If you’ve been following along on Instagram, you’ve no doubted noticed we’ve been touring around the desert southwest a bit during the last few weeks.
Most of this was due to my first ultra race, the Antelope Canyon 55k. This is one thing I love about racing! It opens up so many opportunities to explore new places! And that is just what we did.
Page, Arizona, located roughly an hour north of the Grand Canyon, is a true gem for the hiker and explorer. A great year-round destination, boasting beautiful winter trails and proximity to Lake Powell for the hot summer months.
This is by no account a complete list of things to do in the area. In fact, if I learned anything at all, it was that we could explore down there for months and probably not see all there is to see in the area. But here are the few hikes we did do:
Rimrock Toadstool Hike
If you search for Wahweap Hoodoos online, a variety of hikes will show up with a variety of distances and difficulties. Here is a sampling of them: http://www.zionnational-park.com/wahweap-hoodoos.htm
On our way into town, we decided to stretch out our legs with the short 1.2 mile hike (round trip) to the Rimrock Toadstool.
Location: From Big Water, drive 12 miles west on Highway 89. Look for a small parking area and trailhead kiosk on the right side (north) of the road. There will be a register box and a hiker’s gate to pass through.
The hike is basically flat, winding up a short wash, and climbing up onto some sandstone where the actual Rimrock Toadstool is.
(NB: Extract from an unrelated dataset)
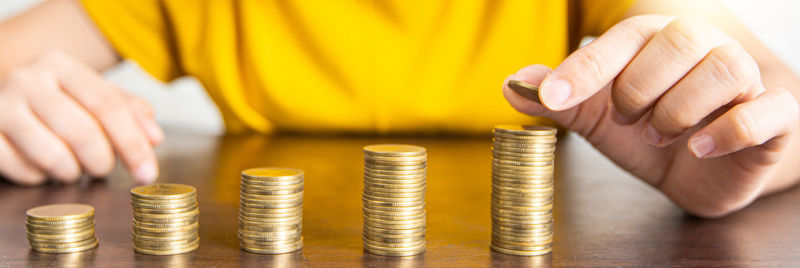 Cropped image of hand holding coin stack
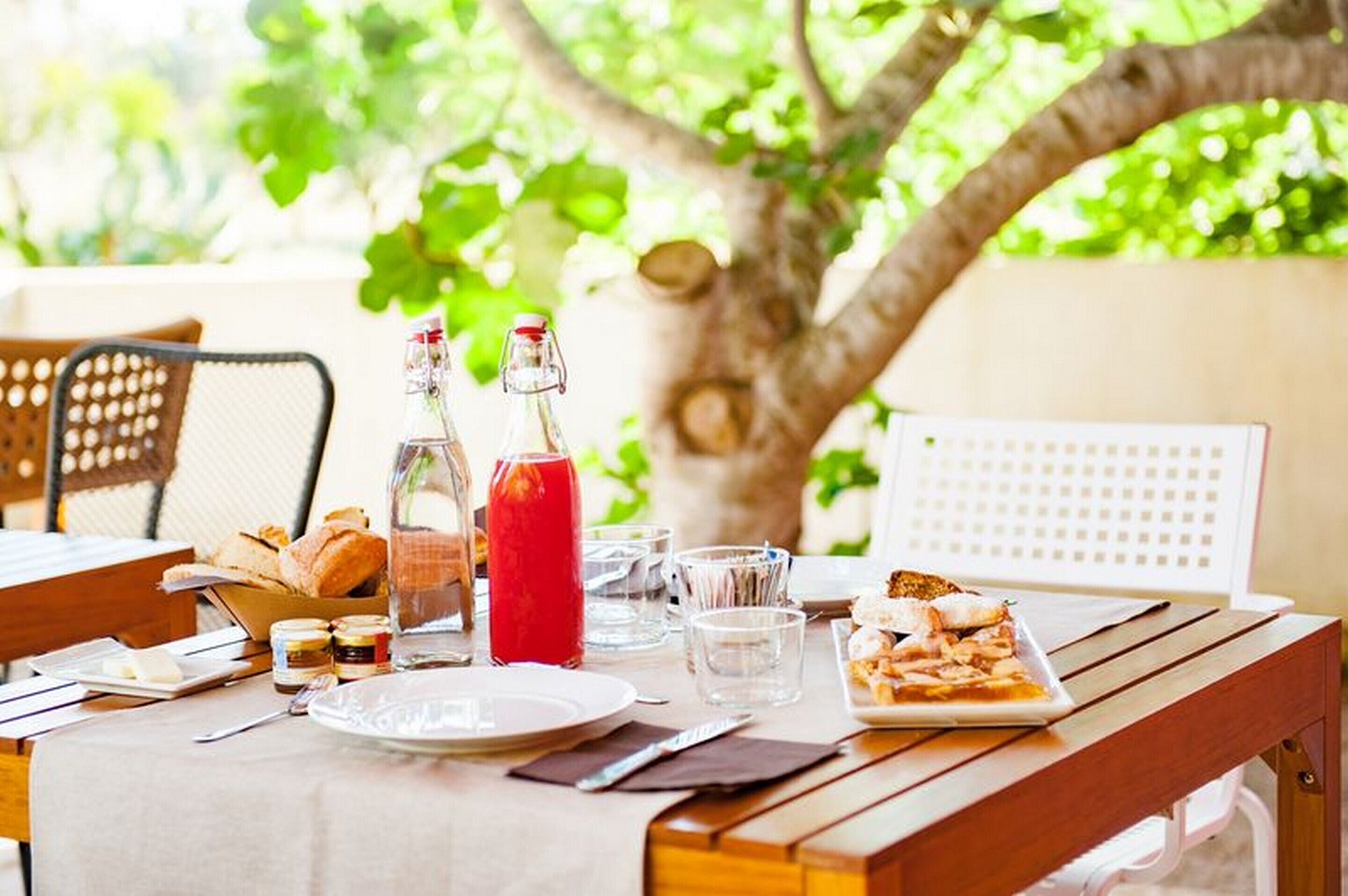 An outdoor dining table with a variety of food items, including bread, a plate of pizza, and condiments.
You can adventure around the area a bit. This hike is perfect for young kids.
Horseshoe Bend Hike
The Horseshoe Bend is a dramatic viewpoint of the Colorado River 1000 ft blow. It is located roughly 5 miles downstream from Glen Canyon Dam and only minutes from Page, AZ.
Location: The trailhead is just south of Page, AZ on HWY 89.
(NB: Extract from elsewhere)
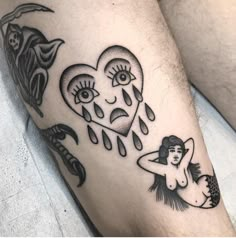 a couple of tattoos that are on someone's leg and one is holding a heart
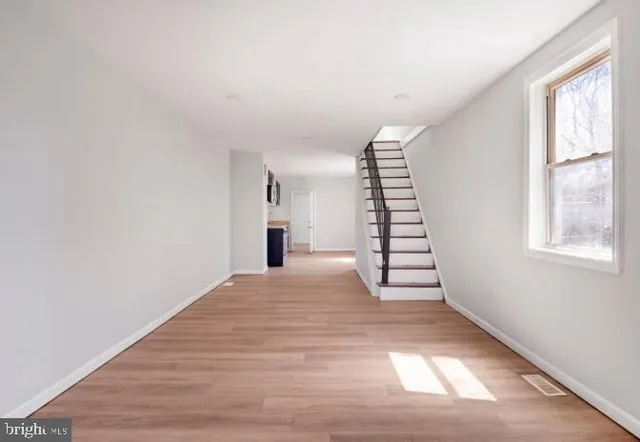 a view of an empty room with windows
This Horseshoe Bend hike is an easy (but sometimes sandy) .75 mile hike out to the overlook.
It is probably good to mention: watch your young kiddos. The sandstone drops off 1000 ft and there are no fences, etc. Like most boys, ours ran up to the edge, nearly giving his dad and grandparents a heart attack.
Buckskin Gulch via the Wire Pass Trail
Location: (via BLM.gov) From Highway 89, travel east from Kanab 38 miles, turning right onto House Rock Valley Road (BLM Road 1065) just before the sharp left turn markers. Or travel west from Page, Arizona 34 miles on Highway 89 over the dam, past the Paria Contact Station (which has updated road and canyon conditions) and turn left onto House Rock Valley road just after the sharp right turn markers. Drive south on House Rock Valley Road, an unmaintained gravel road, approximately 8 miles crossing Buckskin Gulch to the trailhead parking area located on the right(west) side of road.
(Disclaimer: We were advised not to attempt the dirt road into the TH if it is wet.)
The distance of the hike can vary. It is a minimum- 3.5 miles out and back from Wire Pass trailhead to petroglyphs and Buckskin confluence, though you can stop and turn around whenever your crew has had enough.
The trail meanders through the desert and down a wash for 1.7 miles or so. Then you enter the narrower slot. Buckskin Gulch is the longest continues slot canyon in the United States.
Due to some difficulties in our group, we decided to stop at a large drop off (it was passable for most) and turn back.
The dads did explore down to the confluence and reported very cold and wet feet!
Lastly, I’d like to mention a visit to the Navajo Village Heritage Center. We spent some time there because the Grand Circle race I was doing worked closely with the Navajo. Aside from the race, it would be a great road-trip stop to learn about traditional Navajo living.